For the past two weeks I’ve been experimenting with various malware feature transformations and combinations. It came to my understanding that using any Euclidean distance-based clustering for a dataset where more than 95% of boolean features might not be the best approach.

In our case there is significantly more features than data samples what usually has a detrimental effect on clustering. # data points » # features is usually advisable, with the number of features being around 10% of the number of samples for the best effects. If this does not hold noisy features can be overwhelming for clustering especially when some clusters are underrepresented in the data. Some of the clustering possibilities are presented below.


Full feature

Using the full feature set (19187 features) gives us 57 outliers (out of 199 malware samples) with clusters fit being (HDBSCAN: min_cluster_size=5, min_samples=1):

Adjusted Random Index 0.203094
Adjusted Mutual Information Score 0.338447
Completeness 0.563312
Silhouette Coefficient -0.197215
V-measure 0.556734
Homogeneity 0.550308


and clusters and outliers fit:

Adjusted Random Index 0.082914
Adjusted Mutual Information Score 0.212254
Completeness 0.504984
Silhouette Coefficient 0.216329
V-measure 0.465022
Homogeneity 0.430921


and not so good clusters when inspected closer.

Simple feature

Simple features have 61 features and 36 outliers (HDBSCAN: min_cluster_size=5, min_samples=1) with clustering fit:

Adjusted Random Index 0.133554
Adjusted Mutual Information Score 0.269060
Completeness 0.522440
Silhouette Coefficient -0.124457
V-measure 0.501318
Homogeneity 0.481838


and clustering with outliers fit:

Adjusted Random Index 0.089312
Adjusted Mutual Information Score 0.214820
Completeness 0.489151
Silhouette Coefficient 0.269974
V-measure 0.462284
Homogeneity 0.438215


and again not so good clusters when inspected closer.

Numerical features

There are 21 numerical features 21, with clustering (HDBSCAN: min_cluster_size=7, min_samples=1) resulting in 49 outliers and cluster fit:

Adjusted Random Index 0.164326
Adjusted Mutual Information Score 0.263059
Completeness 0.502374
Silhouette Coefficient -0.607331
V-measure 0.479650
Homogeneity 0.458894


and clustering + oultiers fit:

Adjusted Random Index 0.108847
Adjusted Mutual Information Score 0.199091
Completeness 0.490092
Silhouette Coefficient 0.276731
V-measure 0.437520
Homogeneity 0.395134


and again not so good clusters when inspected closer. Nevertheless, very good results when considering the results and the number of features used.

Simple features: reduced dimensionality

I have also experimented with variety of combination of these: using log binning for the numerical features and various thresholding to delete the sparse feature; some of them resulted in quite good clustering with the best result achieved by simple features where only features covering more than 10% of the examples were used (17 features).
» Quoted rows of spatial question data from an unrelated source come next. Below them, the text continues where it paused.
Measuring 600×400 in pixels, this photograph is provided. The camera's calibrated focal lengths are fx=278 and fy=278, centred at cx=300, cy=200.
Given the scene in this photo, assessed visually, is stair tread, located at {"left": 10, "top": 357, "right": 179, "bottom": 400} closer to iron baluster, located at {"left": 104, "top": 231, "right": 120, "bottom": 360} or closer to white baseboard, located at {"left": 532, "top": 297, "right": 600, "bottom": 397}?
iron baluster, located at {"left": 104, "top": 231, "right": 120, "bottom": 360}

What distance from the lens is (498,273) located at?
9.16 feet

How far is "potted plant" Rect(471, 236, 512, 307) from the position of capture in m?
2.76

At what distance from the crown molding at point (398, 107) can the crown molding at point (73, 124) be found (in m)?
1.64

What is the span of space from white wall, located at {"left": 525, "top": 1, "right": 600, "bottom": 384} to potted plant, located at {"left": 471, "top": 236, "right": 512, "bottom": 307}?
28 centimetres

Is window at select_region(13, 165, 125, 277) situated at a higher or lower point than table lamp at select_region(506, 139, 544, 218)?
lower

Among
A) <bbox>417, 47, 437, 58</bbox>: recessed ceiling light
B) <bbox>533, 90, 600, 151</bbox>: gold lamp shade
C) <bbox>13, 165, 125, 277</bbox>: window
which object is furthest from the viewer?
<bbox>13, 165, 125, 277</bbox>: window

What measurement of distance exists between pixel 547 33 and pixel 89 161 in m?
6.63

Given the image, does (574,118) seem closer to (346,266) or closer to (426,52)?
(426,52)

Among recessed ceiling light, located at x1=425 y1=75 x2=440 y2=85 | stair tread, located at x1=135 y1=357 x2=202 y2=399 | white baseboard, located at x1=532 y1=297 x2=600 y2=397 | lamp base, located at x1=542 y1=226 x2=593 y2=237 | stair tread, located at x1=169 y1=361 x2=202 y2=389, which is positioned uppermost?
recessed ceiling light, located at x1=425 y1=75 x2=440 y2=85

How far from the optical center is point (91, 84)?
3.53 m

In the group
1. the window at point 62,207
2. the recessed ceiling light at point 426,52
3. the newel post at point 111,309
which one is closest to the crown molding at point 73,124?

Clustering (HDBSCAN: min_cluster_size=5, min_samples=1) resulted in 57 outliers with the cluster fit statistics:

Adjusted Random Index 0.230443
Adjusted Mutual Information Score 0.363688
Completeness 0.588787
Silhouette Coefficient -0.175176
V-measure 0.575281
Homogeneity 0.562382


and clustering + outliers statistics:

Adjusted Random Index 0.107736
Adjusted Mutual Information Score 0.230274
Completeness 0.516208
Silhouette Coefficient 0.326374
V-measure 0.478756
Homogeneity 0.446371


Clusters visualisation

Clusters visualisation

-1 cluster statistics

-1 cluster

0 cluster statistics

0 cluster

1 cluster statistics

1 cluster

2 cluster statistics

2 cluster

3 cluster statistics

3 cluster

4 cluster statistics

4 cluster

5 cluster statistics

5 cluster

6 cluster statistics

6 cluster

7 cluster statistics

7 cluster

8 cluster statistics

8 cluster

9 cluster statistics

9 cluster

10 cluster statistics

10 cluster

11 cluster statistics

11 cluster

12 cluster statistics

12 cluster

13 cluster statistics

13 cluster

Summary

To sum up, we have good features but they are underrepresented in the simple dataset used for the development of cuckoml; to many samples are healthy (none label). Furthermore, the problem with combining binary (vast majority) with all the rest of the features causes them to become far apart, hence, undermines the clustering mechanisms; unfortunately, applying log-binning to the numerical features is of little help here.